Pattaya can look forward to two more years of disruptive roadwork and underground pipe installation, but city officials promise that will be the end of it.

Deputy Mayor Manote Nongyai said Oct. 25 that the last of all current road digs will be done by 2024. At that point, he claimed, there will be no further need to lay large pipes anywhere, although he stopped short of asserting that Pattaya’s flooding problems would be over.



He also failed to acknowledge that few, if any, projects ever finish on time in Pattaya, which makes the two-year estimate suspect at best.

Of course, previous mayoral administrations have made the same promise, most recently with South Road, which was dug up and then, once the project was supposedly done, dug it up again to lay new drains.


Massive construction work has been going on in Pattaya for years disrupting peoples’ lives not to mention their livelihoods.

The biggest flood-mitigation project currently covers the railway-parallel road and all of Sukhumvit Road.
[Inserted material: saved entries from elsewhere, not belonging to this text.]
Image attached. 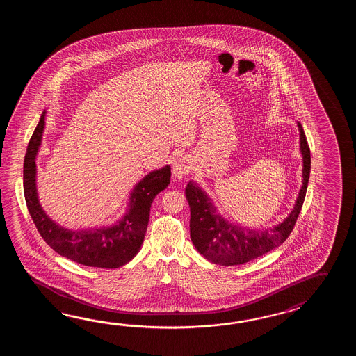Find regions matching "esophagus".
<instances>
[{"instance_id": "esophagus-1", "label": "esophagus", "mask_w": 356, "mask_h": 356, "mask_svg": "<svg viewBox=\"0 0 356 356\" xmlns=\"http://www.w3.org/2000/svg\"><path fill=\"white\" fill-rule=\"evenodd\" d=\"M172 170H173V177H175V179H178V181L184 179L191 173V170H192V165H191V161H189L188 158L186 155L178 156L175 159V163H173V169Z\"/></svg>"}]
</instances>
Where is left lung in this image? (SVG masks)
I'll return each mask as SVG.
<instances>
[{"mask_svg":"<svg viewBox=\"0 0 356 356\" xmlns=\"http://www.w3.org/2000/svg\"><path fill=\"white\" fill-rule=\"evenodd\" d=\"M299 150L302 154V187L288 216L273 227L250 229L225 219L211 197L195 181H189L184 195L188 201L191 239L207 261L221 266L247 264L279 247L296 225L307 193L310 173V150L302 124L298 122Z\"/></svg>","mask_w":356,"mask_h":356,"instance_id":"left-lung-1","label":"left lung"}]
</instances>
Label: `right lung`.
<instances>
[{
  "mask_svg": "<svg viewBox=\"0 0 356 356\" xmlns=\"http://www.w3.org/2000/svg\"><path fill=\"white\" fill-rule=\"evenodd\" d=\"M47 111L42 113L24 159V195L31 219L42 238L58 254L80 265L118 268L136 256L144 242L155 196L170 184V167L145 175L131 191L126 212L111 225L70 229L56 222L39 202L37 155L46 126Z\"/></svg>",
  "mask_w": 356,
  "mask_h": 356,
  "instance_id": "obj_1",
  "label": "right lung"
}]
</instances>
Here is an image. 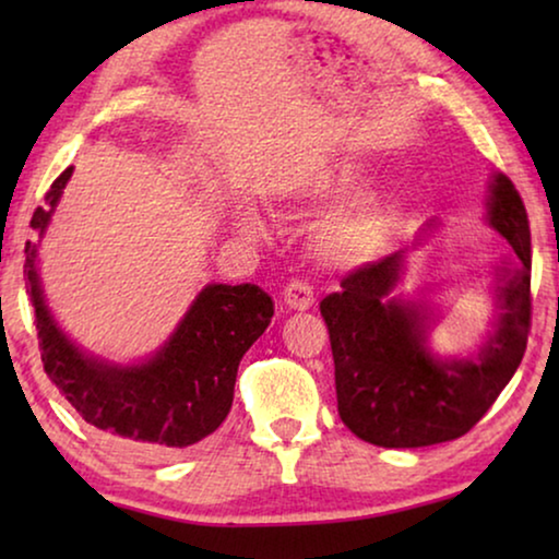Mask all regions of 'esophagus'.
I'll return each mask as SVG.
<instances>
[{"mask_svg": "<svg viewBox=\"0 0 559 559\" xmlns=\"http://www.w3.org/2000/svg\"><path fill=\"white\" fill-rule=\"evenodd\" d=\"M282 297H285V305L289 310H310L312 305H316V295H312V287L302 280L289 282V285L285 287V293H282Z\"/></svg>", "mask_w": 559, "mask_h": 559, "instance_id": "34e87169", "label": "esophagus"}]
</instances>
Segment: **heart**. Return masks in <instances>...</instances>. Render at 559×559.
<instances>
[{
	"mask_svg": "<svg viewBox=\"0 0 559 559\" xmlns=\"http://www.w3.org/2000/svg\"><path fill=\"white\" fill-rule=\"evenodd\" d=\"M369 182V165L356 157L316 159L289 178V198L300 205H328L349 198L316 234L318 257L338 270H361L379 262L407 226V195L396 188L364 190ZM239 224L249 234H262L264 228L254 211H243Z\"/></svg>",
	"mask_w": 559,
	"mask_h": 559,
	"instance_id": "heart-1",
	"label": "heart"
}]
</instances>
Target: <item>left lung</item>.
<instances>
[{"label": "left lung", "instance_id": "obj_1", "mask_svg": "<svg viewBox=\"0 0 559 559\" xmlns=\"http://www.w3.org/2000/svg\"><path fill=\"white\" fill-rule=\"evenodd\" d=\"M486 221L507 239L511 257L493 270L496 310L476 354H435L432 310L423 297L394 295L407 251L350 272L338 293L320 302L331 333L338 415L356 438L379 448L455 440L514 377L532 320V241L522 198L503 173L488 182ZM438 228V221H427L415 249Z\"/></svg>", "mask_w": 559, "mask_h": 559}]
</instances>
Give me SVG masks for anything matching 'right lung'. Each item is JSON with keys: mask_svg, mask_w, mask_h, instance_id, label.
I'll use <instances>...</instances> for the list:
<instances>
[{"mask_svg": "<svg viewBox=\"0 0 559 559\" xmlns=\"http://www.w3.org/2000/svg\"><path fill=\"white\" fill-rule=\"evenodd\" d=\"M73 167L52 182L29 226L45 236ZM40 241H27L25 274L35 308L43 369L71 407L127 448L173 453L195 445L224 423L234 402L236 371L243 354L274 316L272 297L257 285H205L178 328L155 354L117 364L88 354L68 338L45 300Z\"/></svg>", "mask_w": 559, "mask_h": 559, "instance_id": "1", "label": "right lung"}]
</instances>
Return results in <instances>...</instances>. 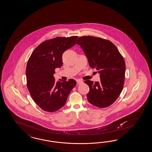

Those systems are meant to catch all the water running downhill from the east.

Manote admitted those jobs are far behind schedule, but blamed the high-speed State Railway of Thailand project, which required rerouting of the underground pipes.

He urged residents affected by flood projects to be patient.

Manote pointed to Naklua as a successful example of how massive flood-drainage projects can vastly improve the flooding situation, even though Naklua still floods.


The biggest flood-mitigation project covers the railway-parallel road and all of Sukhumvit Road. Those systems are meant to catch all the water running downhill from the east.